NONEMPLOYEE DIRECTOR EQUITY INCENTIVE PLAN
(As amended and restated effective November 10, 2007)
BACKGROUND AND PURPOSE
1.1 Background and Effective Date
The Plan permits the grant of Options, Restricted Stock Units, Restricted Stock, and Stock Appreciation Rights. The Plan was effective as of September 3, 2003, and was approved by the Company's stockholders at the 2003 Annual Meeting of Stockholders. The Plan was previously amended and restated effective as of August 17, 2007, subject to ratification by an affirmative vote of the holders of a majority of the Shares that are present in person or by proxy and entitled to vote at the 2007 Annual Meeting of Stockholders of the Company. The amended and restated Plan is hereby effective as of November 10, 2007.
1.2 Purpose of the Plan
The Plan is intended to attract, motivate, and retain outstanding and highly talented directors of the Company who are employees of neither the Company nor of any Affiliate. The Plan also is designed to encourage stock ownership by Participants, thereby aligning their interests with those of the Company's shareholders.
DEFINITIONS
The following words and phrases shall have the following meanings unless a different meaning is plainly required by the context:
2.1 "1934 Act" means the Securities Exchange Act of 1934, as amended. Reference to a specific section of the 1934 Act or regulation thereunder shall include such section or regulation, any valid regulation promulgated under such section, and any comparable provision of any future legislation or regulation amending, supplementing or superseding such section or regulation.

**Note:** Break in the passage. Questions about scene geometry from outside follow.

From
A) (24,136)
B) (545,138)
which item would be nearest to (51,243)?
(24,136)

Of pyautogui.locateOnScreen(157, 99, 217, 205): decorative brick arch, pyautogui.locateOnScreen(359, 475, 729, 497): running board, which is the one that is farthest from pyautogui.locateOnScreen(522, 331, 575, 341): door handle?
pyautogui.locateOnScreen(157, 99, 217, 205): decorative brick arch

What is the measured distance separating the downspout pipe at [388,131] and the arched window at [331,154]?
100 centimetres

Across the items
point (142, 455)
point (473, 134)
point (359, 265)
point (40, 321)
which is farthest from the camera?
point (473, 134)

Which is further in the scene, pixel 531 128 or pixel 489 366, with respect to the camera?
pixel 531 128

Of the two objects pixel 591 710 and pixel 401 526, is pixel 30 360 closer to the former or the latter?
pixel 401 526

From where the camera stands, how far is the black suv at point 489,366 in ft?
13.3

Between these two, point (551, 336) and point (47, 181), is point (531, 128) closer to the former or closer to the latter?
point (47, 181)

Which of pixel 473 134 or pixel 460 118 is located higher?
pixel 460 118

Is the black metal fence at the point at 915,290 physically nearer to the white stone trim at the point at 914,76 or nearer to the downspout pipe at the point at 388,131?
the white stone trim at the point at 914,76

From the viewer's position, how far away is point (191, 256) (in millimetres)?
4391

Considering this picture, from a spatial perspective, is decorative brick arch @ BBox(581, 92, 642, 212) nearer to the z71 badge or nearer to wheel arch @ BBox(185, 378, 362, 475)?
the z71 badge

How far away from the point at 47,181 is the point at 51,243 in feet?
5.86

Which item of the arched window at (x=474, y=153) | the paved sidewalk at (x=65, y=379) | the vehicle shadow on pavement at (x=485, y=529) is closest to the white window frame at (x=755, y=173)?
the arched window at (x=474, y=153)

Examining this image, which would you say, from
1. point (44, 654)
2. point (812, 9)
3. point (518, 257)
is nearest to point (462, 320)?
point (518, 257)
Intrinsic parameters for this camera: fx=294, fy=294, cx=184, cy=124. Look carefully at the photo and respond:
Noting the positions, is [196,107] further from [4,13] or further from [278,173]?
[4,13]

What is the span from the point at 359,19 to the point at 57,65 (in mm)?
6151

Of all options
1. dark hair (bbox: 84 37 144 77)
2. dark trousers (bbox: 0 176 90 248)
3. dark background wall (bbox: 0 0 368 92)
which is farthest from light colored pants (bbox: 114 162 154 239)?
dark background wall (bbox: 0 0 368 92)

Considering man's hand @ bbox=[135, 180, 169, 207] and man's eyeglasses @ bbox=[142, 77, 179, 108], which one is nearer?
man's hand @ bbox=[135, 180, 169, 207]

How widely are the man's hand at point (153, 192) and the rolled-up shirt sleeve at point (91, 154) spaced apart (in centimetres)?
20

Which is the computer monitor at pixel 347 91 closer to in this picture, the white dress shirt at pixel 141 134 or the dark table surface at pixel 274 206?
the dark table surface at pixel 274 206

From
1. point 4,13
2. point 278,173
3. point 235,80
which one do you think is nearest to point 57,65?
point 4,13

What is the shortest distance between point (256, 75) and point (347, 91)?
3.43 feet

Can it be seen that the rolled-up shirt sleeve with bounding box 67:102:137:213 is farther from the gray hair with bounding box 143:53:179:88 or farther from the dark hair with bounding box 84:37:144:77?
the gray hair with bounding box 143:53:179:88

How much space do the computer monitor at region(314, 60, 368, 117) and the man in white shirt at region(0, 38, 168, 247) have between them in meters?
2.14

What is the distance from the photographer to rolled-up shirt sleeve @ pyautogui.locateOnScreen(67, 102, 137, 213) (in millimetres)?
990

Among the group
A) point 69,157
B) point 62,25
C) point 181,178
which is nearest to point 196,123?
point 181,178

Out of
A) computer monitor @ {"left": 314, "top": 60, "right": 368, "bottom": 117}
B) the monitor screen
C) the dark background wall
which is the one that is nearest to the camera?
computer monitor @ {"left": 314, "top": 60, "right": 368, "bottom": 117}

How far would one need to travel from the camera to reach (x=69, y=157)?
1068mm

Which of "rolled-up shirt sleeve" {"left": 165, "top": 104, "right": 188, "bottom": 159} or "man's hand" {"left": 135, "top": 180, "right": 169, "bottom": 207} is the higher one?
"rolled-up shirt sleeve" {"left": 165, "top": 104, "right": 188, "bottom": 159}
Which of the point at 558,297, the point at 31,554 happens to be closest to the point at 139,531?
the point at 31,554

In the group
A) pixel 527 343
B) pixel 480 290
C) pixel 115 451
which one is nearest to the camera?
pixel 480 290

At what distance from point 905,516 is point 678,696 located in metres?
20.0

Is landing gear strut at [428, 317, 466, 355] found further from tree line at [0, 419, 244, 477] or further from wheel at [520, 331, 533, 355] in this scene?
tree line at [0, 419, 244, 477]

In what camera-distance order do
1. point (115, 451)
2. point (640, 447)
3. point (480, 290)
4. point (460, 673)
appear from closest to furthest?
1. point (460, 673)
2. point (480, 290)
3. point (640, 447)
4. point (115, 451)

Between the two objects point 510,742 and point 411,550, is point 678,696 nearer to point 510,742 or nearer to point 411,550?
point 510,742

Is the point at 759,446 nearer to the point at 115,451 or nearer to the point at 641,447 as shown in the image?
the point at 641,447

2.2 "Affiliate" means any corporation or any other entity (including, but not limited to, partnerships and joint ventures) controlling, controlled by, or under common control with the Company.
2.3 "Award" means, individually or collectively, a grant under the Plan of Options, Restricted Stock Units, Restricted Stock and/or Stock Appreciation Rights.
2.4 "Award Agreement" means the written agreement setting forth the terms and provisions applicable to each Award granted under the Plan.
2.5 "Board" or "Board of Directors" means the Board of Directors of the Company.
2.6 "Code" means the Internal Revenue Code of 1986, as amended. Reference to a specific section of the Code or regulation thereunder shall include such section or regulation, any valid regulation promulgated under such section, and any comparable provision of any future legislation or regulation amending, supplementing or superseding such section or regulation.
2.7 "Committee" means the committee appointed by the Board (pursuant to Section 3.1) to administer the Plan.
2.8 "Company" means Quantum Corporation, a Delaware corporation, or any successor thereto.
2.9 "Director" means any individual who is a member of the Board of Directors of the Company.
2.10 "Disability" means a permanent and total disability determined in accordance with uniform and nondiscriminatory standards adopted by the Committee from time to time.
2.11 "Employee" means any employee of the Company or of an Affiliate, whether such employee is so employed at the time the Plan is adopted or becomes so employed subsequent to the adoption of the Plan.
2.12 "Exercise Price" means the price at which a Share may be purchased by a Participant pursuant to the exercise of an Option.
2.13 "Fair Market Value" means the closing price per Share on the New York Stock Exchange on the relevant date, or if there were no sales on such date, the closing price per Share on the nearest day after the relevant date, as determined by the Committee. Notwithstanding the preceding, for federal, state, and local income tax reporting purposes, fair market value shall be determined by the Committee (or its delegate) in accordance with uniform and nondiscriminatory standards adopted by it from time to time.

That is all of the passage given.